Screeeeech. Stop right there. If you EVER find yourself making a recipe that takes TWO days to make, do not, DO. NOT. substitute ingredients. File away for future reference. That is all.
Caramel sauce is easy. Pot the sugar, keep it down the side to avoid seizing, and watch until it colors. No problem. What was a problem was that I also had no Tahitian vanilla beans. So I used extract. Strike two. Can you see where this is heading? Too bad I couldn’t.
See, the thing about a caramel is that you reduce it. A lot. So what started out as a tiny teaspoon of vinegar condensed into a syrup of apple vinegar that even a cup and a half of sugar couldn’t cover. So far invested in this by now, I cannot admit that the vinegar is overpowering and press on. I set aside my hot “wine” caramel sauce and separate four eggs for the zabaglione.
I have to temper the eggs with the hot caramel, and whip them over a bain marie for at least five minutes, to cook the eggs. Every cooking school student learns zabaglione the first year. It’s not hard, it just requires attention, and that you never, ever stop whisking. I can do all that. I whip and whip. And whip and whip. Then I whip some more. Nothing. It’s supposed to get thick! Putting it back over the bain-marie I cook it for another five minutes, and it finally begins to thicken. I must pat myself on the back for tempering them without cooking so much as one little curd of egg. It’s about the only thing I did right.
Whipping the caramel sauce into the warm zabaglione, I still refuse to admit it smells like vinegar. It’s yummy, dammit. It made Julia Child cry, and mine will too! (One way or another, right? Riiight! Har har har.)
Pulling the brioche from the oven, it’s a picture of perfection. It’s toasty and golden, puffy and glossy from the egg-wash and sugar crust. The creme fresh is set perfectly in the middle, and it looks awesome. Siiiigh. Thank you.
The next step is sauteing sliced firm stone-fruit in the “delicious” caramel sauce. Well, I didn’t have any plums or nectarines, so apples would have to work, right? Yeah, strike three. That and sauteing in my Vinegar Carmel. Strike four five and six.
Cutting into the tart, I call the kids and David to come sample this delightful slice of heaven I have created. On each plate, I put a small wedge of the brioche tart. I top it with the caramel-sauce sauteed apples, a dollop of the zabaglione, some fresh toasted almond slivers and a light dusting of powdered sugar. Just like Nancy Silverton. Just. Like.
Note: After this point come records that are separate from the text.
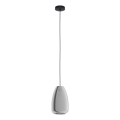 Eglo 32165 - Ripatslamp kaabliga CHELVEY 1xE27/40W/230V läbimõõt 20 cm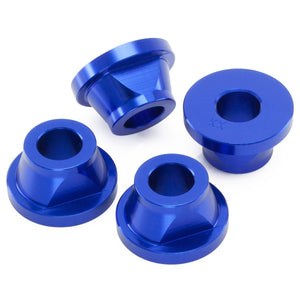 Zeta Rubber Killer - Blue - Kawasaki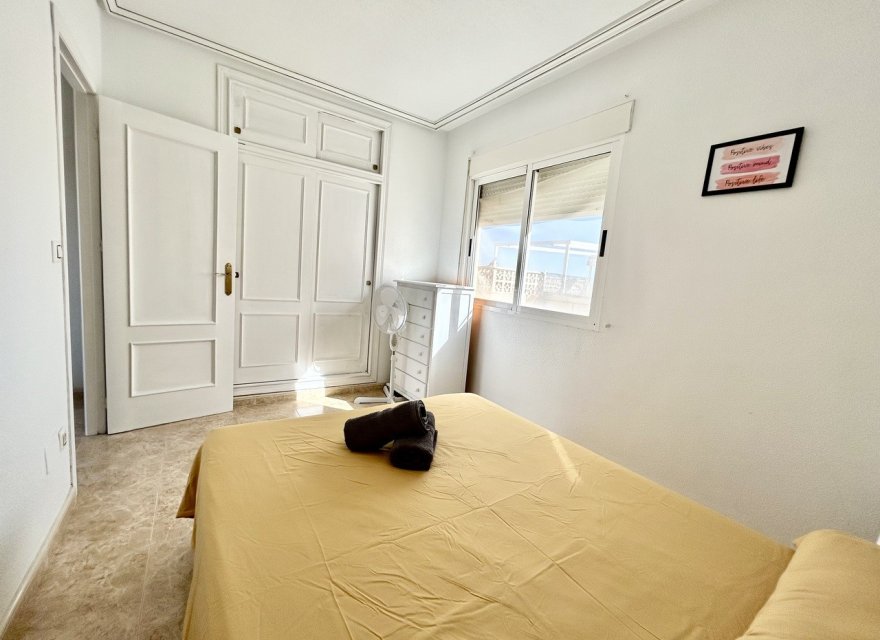 Resale - Duplex - La Zenia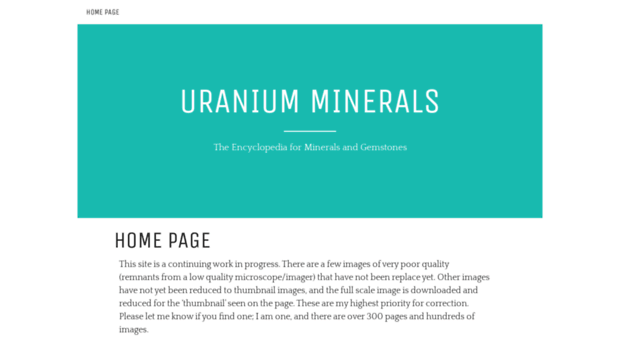 uraniumminerals.com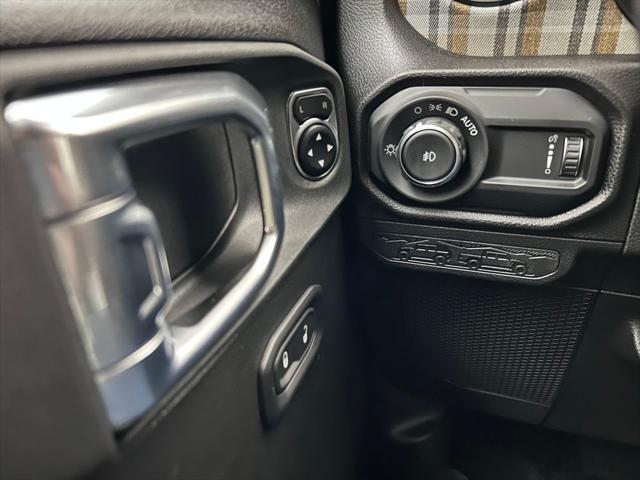 2026 Jeep Wrangler 85th Anniversary
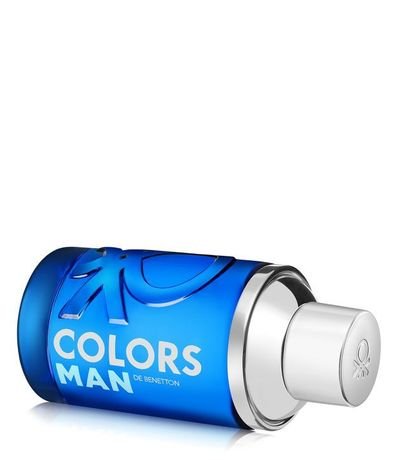 Perfume Benetton Colors Man Blue Masculino Eau de Toilette 1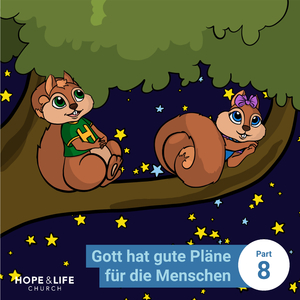 Abraham und die Sterne - Teil 2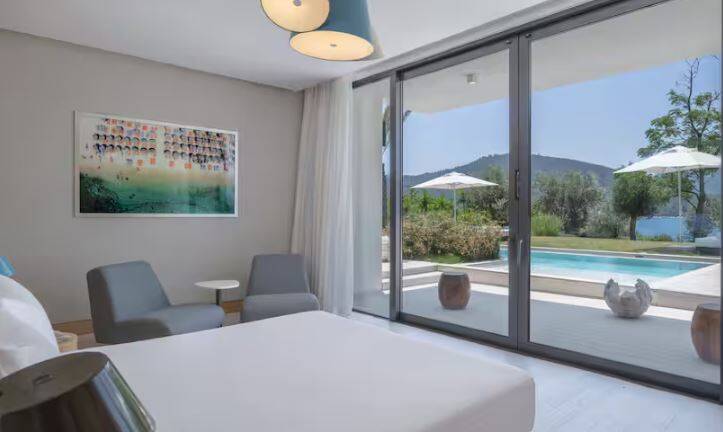 AEGEAN SUITE WITH PRIVATE POOL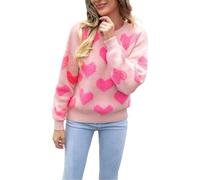 Pull Col Roulé Femme, Pull FéMinin en Tricot Doux Et éLéGant ModèLe Confortable pour Un Style DéContracté Ou Habillé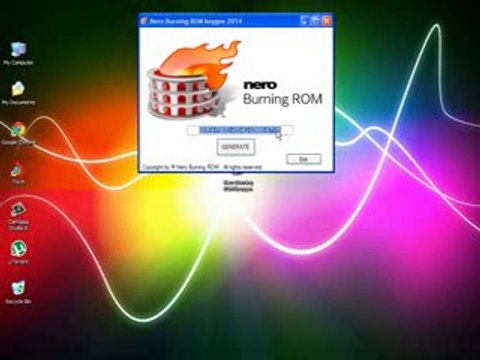 Nero Burning ROM 14 Serial Key š Générateur de clé Télécharger gratuitement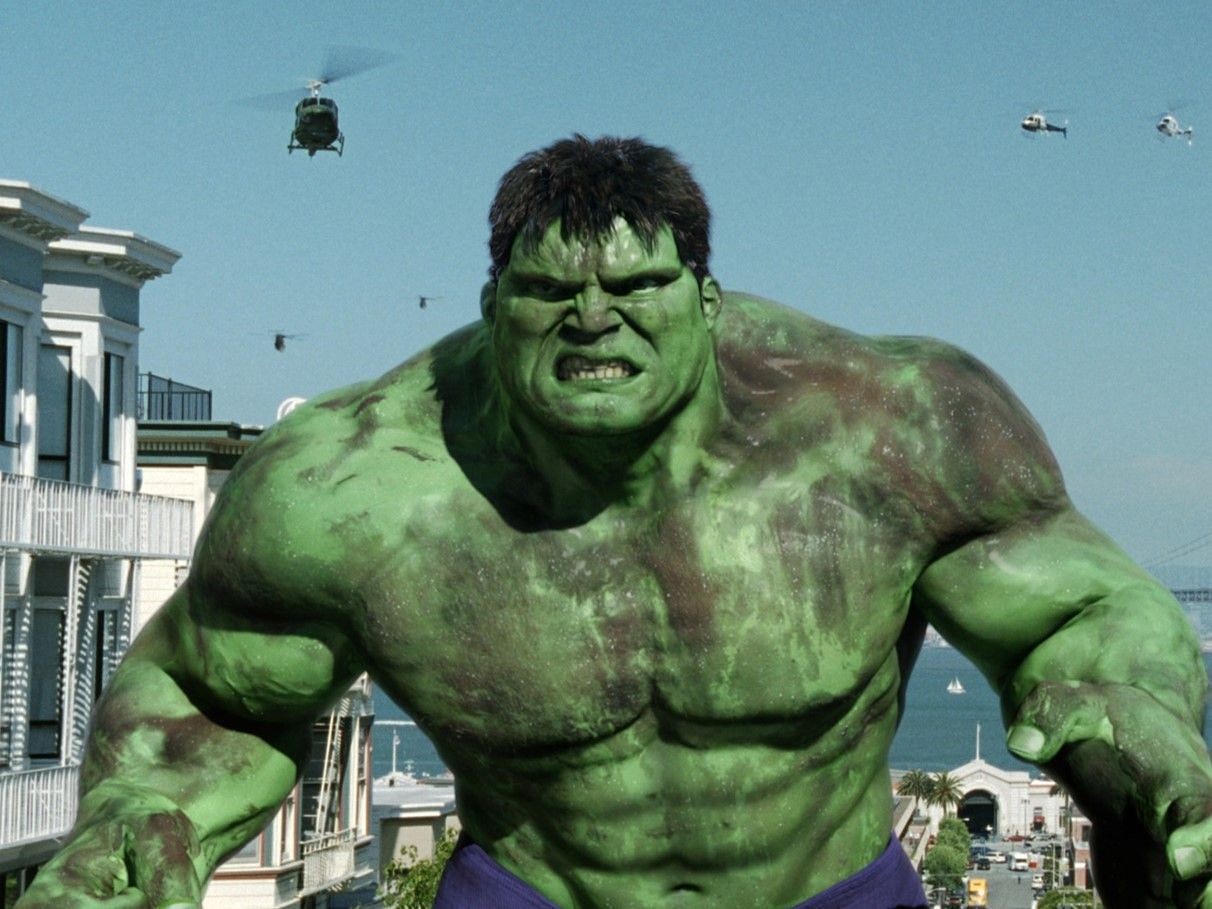 A still from The Hulk (Image via Universal)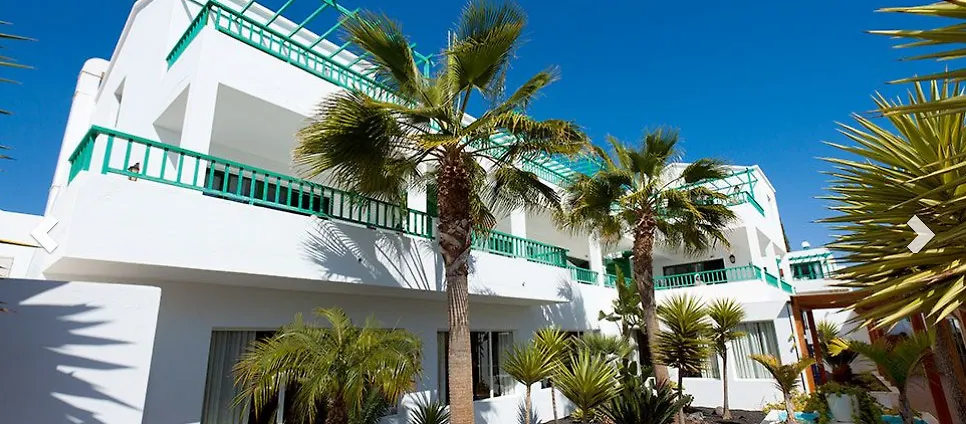 Bluesea Hotel Los Fiscos Puerto del Carmen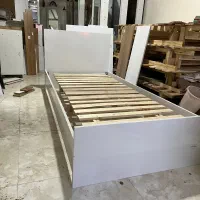 تخت خواب یک نفره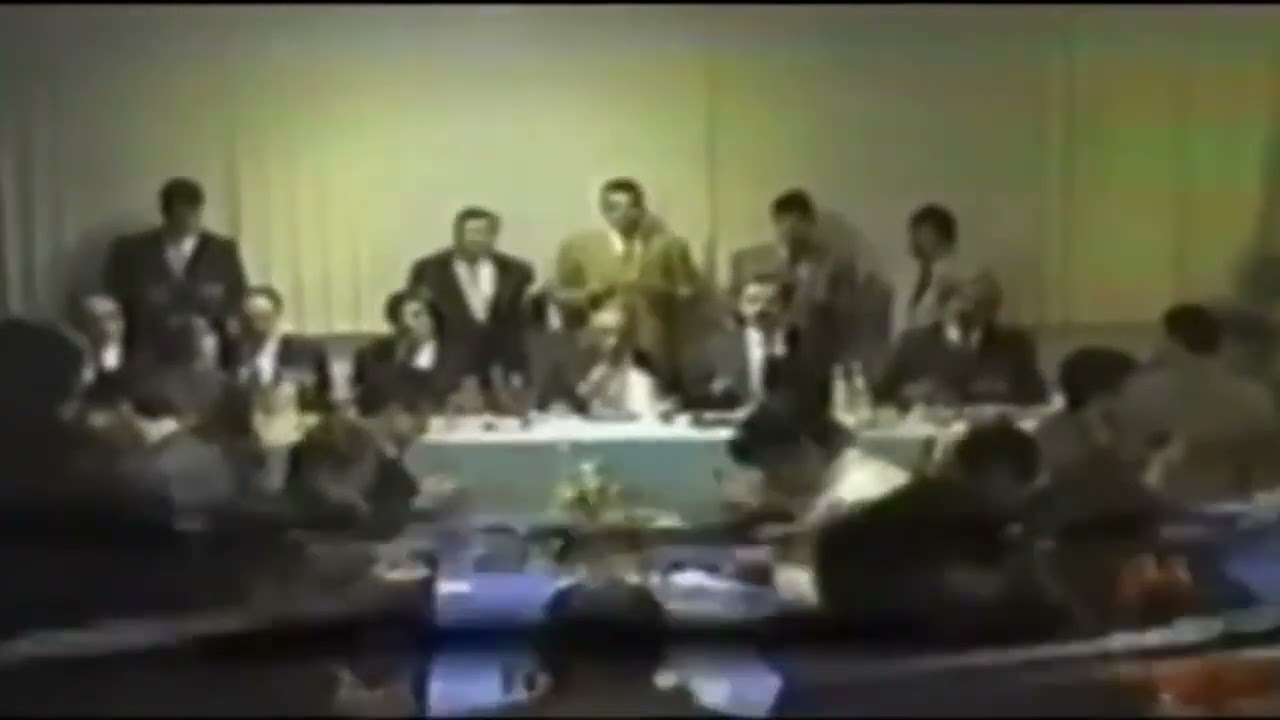 Başbuğ Alparslan TÜRKEŞ'ten İftar Duası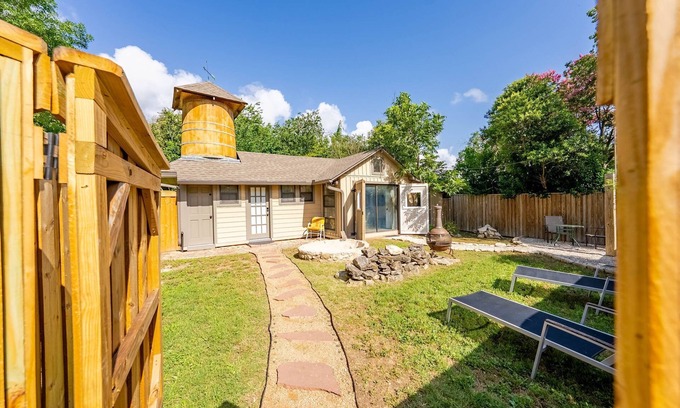 Boerne House | Charming 1-Bedroom–Perfect 4 Relaxation/Adventure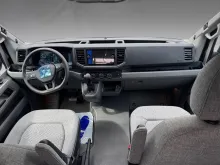 Fahrzeugbild Dethleffs Globetrail Performance 600 DR VW #10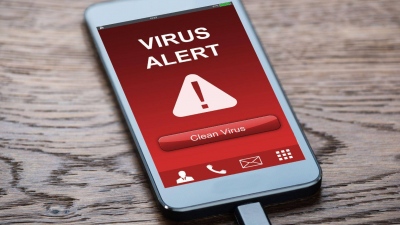 Προσοχή - Τα τρία σημάδια που δείχνουν ότι το σmartphone σας έχει μολυνθεί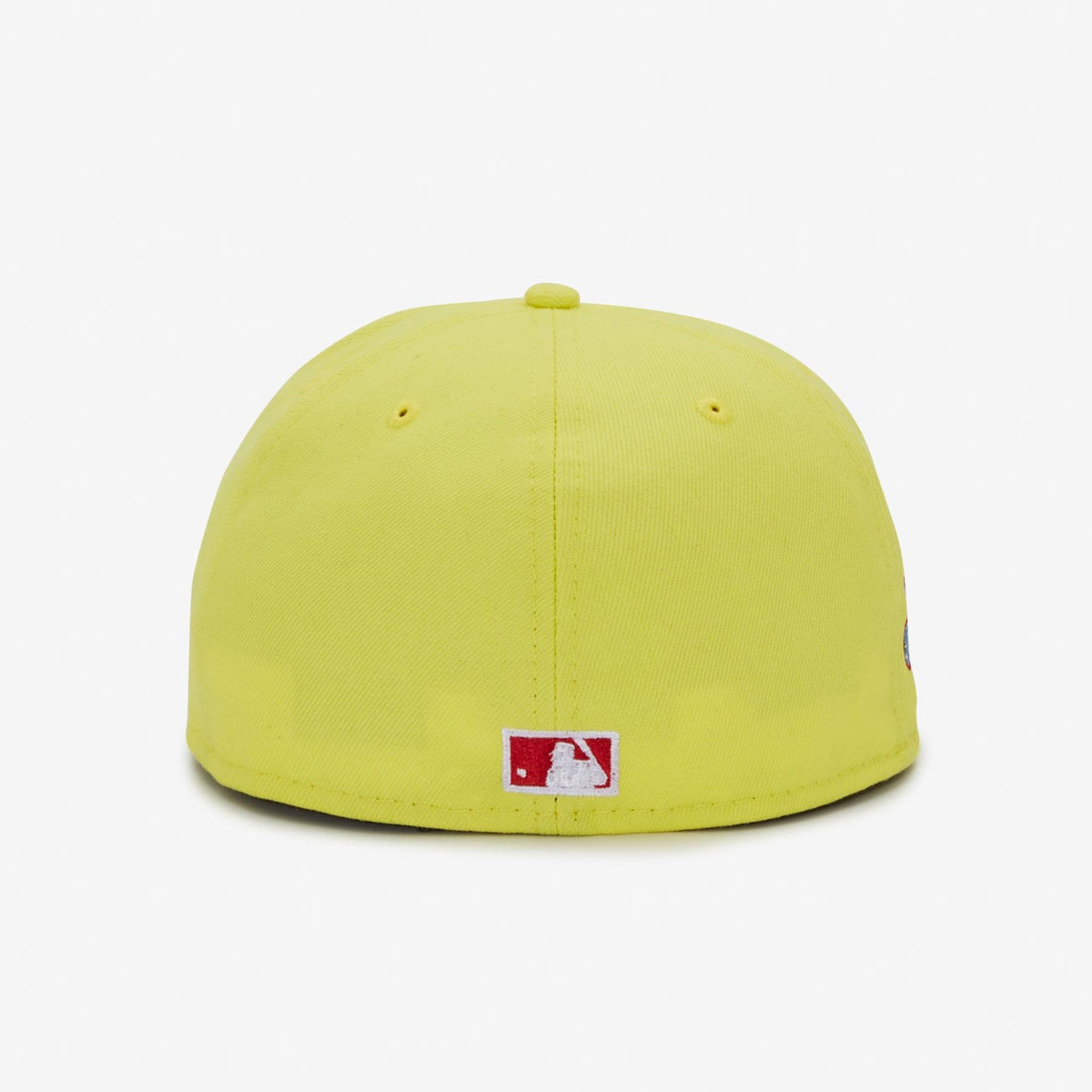 Milwaukee Brewers Kool Aid Pack 59FIFTY Hat 82 World Series Side Patch Men's Hat Rare Embroidered Graphics Yellow (as by New Era – 8, Polyester, Yellow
Jeffrey took one bite and spit it out. David took a bite and closed his eyes. Stomping my foot and near tears I stammer, “I worked two days on this, and you are going to enjoy it with me!” I took a bite. Oh. My. Hell.
Imagine overcooked dried out sweet rolls with mushy apples soaked in sugary vinegar with a poached egg on top. Oh yeah.
This is why I’m not a baker. I love to cook, and think I do a pretty good job. I can replicate restaurant recipes, and make a lot of food I’m told is good. But baking? Even though you do it on the same court as cooking, it’s an entirely different animal. It’s precise. It’s exact. It requires recipes not be deviated from. Not one inch. Or ingredient. This is why I am not, and never will be, a Baker.
I bet mine would have made Julia cry, too.